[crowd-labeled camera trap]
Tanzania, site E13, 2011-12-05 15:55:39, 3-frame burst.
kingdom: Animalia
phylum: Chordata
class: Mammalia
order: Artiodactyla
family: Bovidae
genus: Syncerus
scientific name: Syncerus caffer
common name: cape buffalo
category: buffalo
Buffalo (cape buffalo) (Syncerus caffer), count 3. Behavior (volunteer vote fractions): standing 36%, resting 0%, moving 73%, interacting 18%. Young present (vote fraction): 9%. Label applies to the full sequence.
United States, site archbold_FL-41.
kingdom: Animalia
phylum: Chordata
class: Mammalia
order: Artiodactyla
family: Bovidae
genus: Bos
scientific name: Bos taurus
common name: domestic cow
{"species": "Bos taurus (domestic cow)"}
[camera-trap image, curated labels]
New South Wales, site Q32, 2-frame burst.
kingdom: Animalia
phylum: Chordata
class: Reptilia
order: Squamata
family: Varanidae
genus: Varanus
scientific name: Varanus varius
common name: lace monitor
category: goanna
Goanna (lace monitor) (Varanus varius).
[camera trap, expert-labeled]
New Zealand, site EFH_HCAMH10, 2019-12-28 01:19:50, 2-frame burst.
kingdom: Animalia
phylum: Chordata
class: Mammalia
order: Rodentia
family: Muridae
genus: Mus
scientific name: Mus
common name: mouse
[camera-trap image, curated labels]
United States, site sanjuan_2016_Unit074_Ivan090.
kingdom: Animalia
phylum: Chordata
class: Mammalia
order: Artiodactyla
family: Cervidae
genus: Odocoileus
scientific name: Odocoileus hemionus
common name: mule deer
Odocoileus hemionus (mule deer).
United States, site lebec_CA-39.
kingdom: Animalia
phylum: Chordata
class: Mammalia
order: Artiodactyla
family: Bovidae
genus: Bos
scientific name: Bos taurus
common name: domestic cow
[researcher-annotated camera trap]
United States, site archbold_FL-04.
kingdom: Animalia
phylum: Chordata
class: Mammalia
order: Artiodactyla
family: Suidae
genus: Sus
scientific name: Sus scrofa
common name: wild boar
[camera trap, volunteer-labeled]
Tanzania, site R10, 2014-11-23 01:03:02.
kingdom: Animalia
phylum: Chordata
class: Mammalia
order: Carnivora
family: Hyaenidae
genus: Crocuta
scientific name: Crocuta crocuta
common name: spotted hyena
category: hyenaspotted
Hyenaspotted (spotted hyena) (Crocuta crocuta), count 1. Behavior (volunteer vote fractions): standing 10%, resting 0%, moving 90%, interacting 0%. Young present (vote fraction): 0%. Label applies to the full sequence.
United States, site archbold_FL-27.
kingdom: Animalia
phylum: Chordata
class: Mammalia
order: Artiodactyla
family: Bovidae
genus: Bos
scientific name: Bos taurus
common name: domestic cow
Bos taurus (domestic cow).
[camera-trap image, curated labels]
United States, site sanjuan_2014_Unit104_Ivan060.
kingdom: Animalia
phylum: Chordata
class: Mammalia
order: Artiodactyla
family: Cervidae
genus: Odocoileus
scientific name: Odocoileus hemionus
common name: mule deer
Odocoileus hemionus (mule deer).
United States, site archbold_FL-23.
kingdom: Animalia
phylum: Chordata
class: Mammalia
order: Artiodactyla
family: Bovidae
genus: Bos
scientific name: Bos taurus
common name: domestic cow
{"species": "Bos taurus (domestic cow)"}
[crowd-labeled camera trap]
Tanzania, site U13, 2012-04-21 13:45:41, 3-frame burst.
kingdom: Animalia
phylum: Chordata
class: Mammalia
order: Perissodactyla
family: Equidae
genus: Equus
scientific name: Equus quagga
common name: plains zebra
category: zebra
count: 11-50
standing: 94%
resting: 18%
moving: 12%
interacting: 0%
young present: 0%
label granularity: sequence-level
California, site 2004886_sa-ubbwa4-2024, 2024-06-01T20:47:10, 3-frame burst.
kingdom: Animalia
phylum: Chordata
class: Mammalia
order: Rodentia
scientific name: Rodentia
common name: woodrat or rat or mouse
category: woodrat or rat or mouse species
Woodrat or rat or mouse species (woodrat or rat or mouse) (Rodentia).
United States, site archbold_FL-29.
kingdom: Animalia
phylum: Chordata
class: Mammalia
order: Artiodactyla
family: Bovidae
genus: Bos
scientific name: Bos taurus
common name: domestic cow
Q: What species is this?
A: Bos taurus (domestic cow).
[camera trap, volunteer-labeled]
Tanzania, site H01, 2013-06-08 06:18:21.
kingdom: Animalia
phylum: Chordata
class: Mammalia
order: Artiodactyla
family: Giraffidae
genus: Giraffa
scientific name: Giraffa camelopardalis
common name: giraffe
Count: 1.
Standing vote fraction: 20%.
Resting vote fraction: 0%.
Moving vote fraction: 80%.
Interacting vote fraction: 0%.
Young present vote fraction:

** Exercise objective **
The reply is to be an exact copy of the listing.

** Answer space **
[crowd-labeled camera trap]
Tanzania, site E13, 2011-12-05 15:55:39, 3-frame burst.
kingdom: Animalia
phylum: Chordata
class: Mammalia
order: Artiodactyla
family: Bovidae
genus: Syncerus
scientific name: Syncerus caffer
common name: cape buffalo
category: buffalo
Buffalo (cape buffalo) (Syncerus caffer), count 3. Behavior (volunteer vote fractions): standing 36%, resting 0%, moving 73%, interacting 18%. Young present (vote fraction): 9%. Label applies to the full sequence.
United States, site archbold_FL-41.
kingdom: Animalia
phylum: Chordata
class: Mammalia
order: Artiodactyla
family: Bovidae
genus: Bos
scientific name: Bos taurus
common name: domestic cow
{"species": "Bos taurus (domestic cow)"}
[camera-trap image, curated labels]
New South Wales, site Q32, 2-frame burst.
kingdom: Animalia
phylum: Chordata
class: Reptilia
order: Squamata
family: Varanidae
genus: Varanus
scientific name: Varanus varius
common name: lace monitor
category: goanna
Goanna (lace monitor) (Varanus varius).
[camera trap, expert-labeled]
New Zealand, site EFH_HCAMH10, 2019-12-28 01:19:50, 2-frame burst.
kingdom: Animalia
phylum: Chordata
class: Mammalia
order: Rodentia
family: Muridae
genus: Mus
scientific name: Mus
common name: mouse
[camera-trap image, curated labels]
United States, site sanjuan_2016_Unit074_Ivan090.
kingdom: Animalia
phylum: Chordata
class: Mammalia
order: Artiodactyla
family: Cervidae
genus: Odocoileus
scientific name: Odocoileus hemionus
common name: mule deer
Odocoileus hemionus (mule deer).
United States, site lebec_CA-39.
kingdom: Animalia
phylum: Chordata
class: Mammalia
order: Artiodactyla
family: Bovidae
genus: Bos
scientific name: Bos taurus
common name: domestic cow
[researcher-annotated camera trap]
United States, site archbold_FL-04.
kingdom: Animalia
phylum: Chordata
class: Mammalia
order: Artiodactyla
family: Suidae
genus: Sus
scientific name: Sus scrofa
common name: wild boar
[camera trap, volunteer-labeled]
Tanzania, site R10, 2014-11-23 01:03:02.
kingdom: Animalia
phylum: Chordata
class: Mammalia
order: Carnivora
family: Hyaenidae
genus: Crocuta
scientific name: Crocuta crocuta
common name: spotted hyena
category: hyenaspotted
Hyenaspotted (spotted hyena) (Crocuta crocuta), count 1. Behavior (volunteer vote fractions): standing 10%, resting 0%, moving 90%, interacting 0%. Young present (vote fraction): 0%. Label applies to the full sequence.
United States, site archbold_FL-27.
kingdom: Animalia
phylum: Chordata
class: Mammalia
order: Artiodactyla
family: Bovidae
genus: Bos
scientific name: Bos taurus
common name: domestic cow
Bos taurus (domestic cow).
[camera-trap image, curated labels]
United States, site sanjuan_2014_Unit104_Ivan060.
kingdom: Animalia
phylum: Chordata
class: Mammalia
order: Artiodactyla
family: Cervidae
genus: Odocoileus
scientific name: Odocoileus hemionus
common name: mule deer
Odocoileus hemionus (mule deer).
United States, site archbold_FL-23.
kingdom: Animalia
phylum: Chordata
class: Mammalia
order: Artiodactyla
family: Bovidae
genus: Bos
scientific name: Bos taurus
common name: domestic cow
{"species": "Bos taurus (domestic cow)"}
[crowd-labeled camera trap]
Tanzania, site U13, 2012-04-21 13:45:41, 3-frame burst.
kingdom: Animalia
phylum: Chordata
class: Mammalia
order: Perissodactyla
family: Equidae
genus: Equus
scientific name: Equus quagga
common name: plains zebra
category: zebra
count: 11-50
standing: 94%
resting: 18%
moving: 12%
interacting: 0%
young present: 0%
label granularity: sequence-level
California, site 2004886_sa-ubbwa4-2024, 2024-06-01T20:47:10, 3-frame burst.
kingdom: Animalia
phylum: Chordata
class: Mammalia
order: Rodentia
scientific name: Rodentia
common name: woodrat or rat or mouse
category: woodrat or rat or mouse species
Woodrat or rat or mouse species (woodrat or rat or mouse) (Rodentia).
United States, site archbold_FL-29.
kingdom: Animalia
phylum: Chordata
class: Mammalia
order: Artiodactyla
family: Bovidae
genus: Bos
scientific name: Bos taurus
common name: domestic cow
Q: What species is this?
A: Bos taurus (domestic cow).
[camera trap, volunteer-labeled]
Tanzania, site H01, 2013-06-08 06:18:21.
kingdom: Animalia
phylum: Chordata
class: Mammalia
order: Artiodactyla
family: Giraffidae
genus: Giraffa
scientific name: Giraffa camelopardalis
common name: giraffe
Count: 1.
Standing vote fraction: 20%.
Resting vote fraction: 0%.
Moving vote fraction: 80%.
Interacting vote fraction: 0%.
Young present vote fraction:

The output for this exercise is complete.